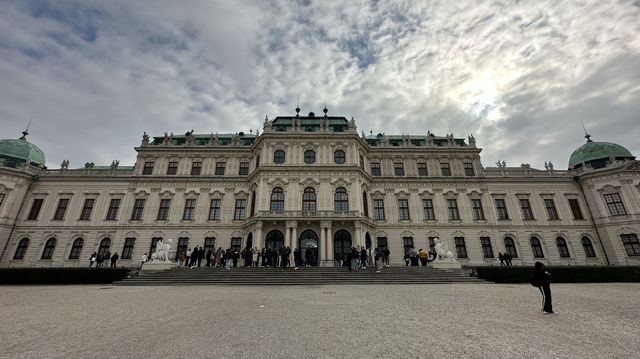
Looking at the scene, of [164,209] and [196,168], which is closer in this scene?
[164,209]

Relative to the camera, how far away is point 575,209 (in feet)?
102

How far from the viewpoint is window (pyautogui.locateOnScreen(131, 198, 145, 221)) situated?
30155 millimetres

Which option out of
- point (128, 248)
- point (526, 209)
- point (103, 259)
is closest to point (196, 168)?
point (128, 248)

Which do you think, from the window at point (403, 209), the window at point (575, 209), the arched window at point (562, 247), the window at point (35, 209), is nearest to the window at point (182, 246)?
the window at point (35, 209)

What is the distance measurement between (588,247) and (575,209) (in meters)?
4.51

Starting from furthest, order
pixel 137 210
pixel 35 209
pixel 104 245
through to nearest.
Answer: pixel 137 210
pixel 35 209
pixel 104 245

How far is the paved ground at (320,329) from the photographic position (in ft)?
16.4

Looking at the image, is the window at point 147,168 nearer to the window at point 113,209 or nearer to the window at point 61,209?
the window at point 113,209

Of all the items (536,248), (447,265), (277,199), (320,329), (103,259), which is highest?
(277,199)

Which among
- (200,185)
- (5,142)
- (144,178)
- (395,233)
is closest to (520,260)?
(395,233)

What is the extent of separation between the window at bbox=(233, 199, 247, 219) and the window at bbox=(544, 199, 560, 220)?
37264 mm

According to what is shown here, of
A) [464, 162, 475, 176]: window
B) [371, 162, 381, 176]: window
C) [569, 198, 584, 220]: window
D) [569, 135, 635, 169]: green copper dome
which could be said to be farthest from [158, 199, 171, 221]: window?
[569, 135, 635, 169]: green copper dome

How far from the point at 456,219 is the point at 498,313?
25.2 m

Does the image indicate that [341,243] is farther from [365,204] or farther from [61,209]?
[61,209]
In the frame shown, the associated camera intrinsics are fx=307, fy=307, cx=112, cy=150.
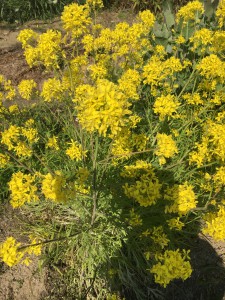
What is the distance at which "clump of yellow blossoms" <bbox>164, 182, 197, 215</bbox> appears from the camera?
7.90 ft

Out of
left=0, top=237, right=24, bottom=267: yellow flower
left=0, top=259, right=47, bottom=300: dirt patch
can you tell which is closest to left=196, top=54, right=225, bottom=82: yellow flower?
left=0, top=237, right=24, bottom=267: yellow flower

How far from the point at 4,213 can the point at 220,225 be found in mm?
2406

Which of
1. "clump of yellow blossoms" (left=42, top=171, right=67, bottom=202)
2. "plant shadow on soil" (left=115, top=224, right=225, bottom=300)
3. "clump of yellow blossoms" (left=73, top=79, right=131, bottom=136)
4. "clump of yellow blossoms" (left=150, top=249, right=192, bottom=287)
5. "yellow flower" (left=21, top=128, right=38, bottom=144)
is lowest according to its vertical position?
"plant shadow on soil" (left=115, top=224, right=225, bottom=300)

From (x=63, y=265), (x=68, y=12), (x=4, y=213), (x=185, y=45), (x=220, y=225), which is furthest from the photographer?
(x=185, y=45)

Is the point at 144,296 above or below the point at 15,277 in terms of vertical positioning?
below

┄┄┄┄┄┄

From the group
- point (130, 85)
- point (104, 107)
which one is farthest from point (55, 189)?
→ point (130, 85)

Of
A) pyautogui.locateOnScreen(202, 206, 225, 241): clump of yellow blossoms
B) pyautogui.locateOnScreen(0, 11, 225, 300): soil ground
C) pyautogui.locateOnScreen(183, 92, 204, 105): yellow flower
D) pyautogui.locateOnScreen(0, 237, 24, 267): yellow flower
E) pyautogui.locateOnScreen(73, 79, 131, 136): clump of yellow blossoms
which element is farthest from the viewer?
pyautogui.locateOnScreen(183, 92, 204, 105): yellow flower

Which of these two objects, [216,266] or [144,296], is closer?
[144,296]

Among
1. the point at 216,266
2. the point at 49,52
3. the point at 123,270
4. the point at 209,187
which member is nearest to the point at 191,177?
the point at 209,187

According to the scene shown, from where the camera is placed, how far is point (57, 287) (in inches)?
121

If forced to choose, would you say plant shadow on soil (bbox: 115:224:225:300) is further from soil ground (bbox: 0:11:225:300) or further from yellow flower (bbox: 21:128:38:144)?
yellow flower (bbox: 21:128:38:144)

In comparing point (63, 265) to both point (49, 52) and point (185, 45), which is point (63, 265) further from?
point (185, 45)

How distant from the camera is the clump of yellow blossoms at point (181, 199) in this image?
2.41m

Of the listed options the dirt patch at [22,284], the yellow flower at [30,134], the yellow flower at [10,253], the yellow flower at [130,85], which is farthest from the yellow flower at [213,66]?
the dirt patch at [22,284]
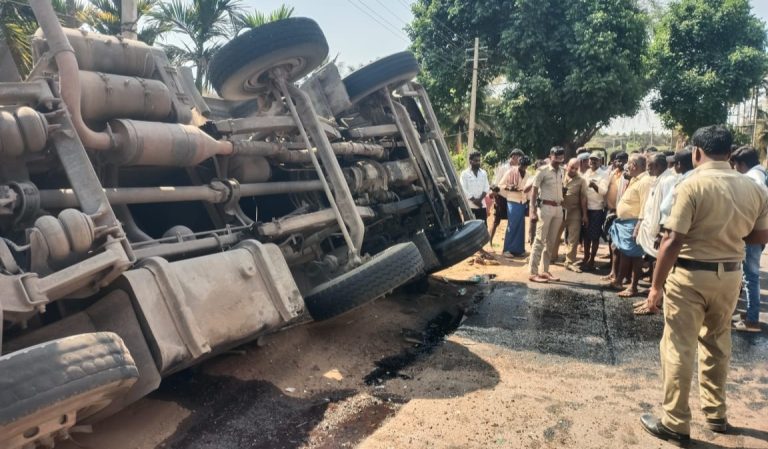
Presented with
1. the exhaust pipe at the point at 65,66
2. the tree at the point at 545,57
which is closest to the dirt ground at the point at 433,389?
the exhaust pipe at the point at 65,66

┄┄┄┄┄┄

Work to complete => How many lines in the material above contain the string "image", matching case exactly? Reply with the number alone.

Written solution => 3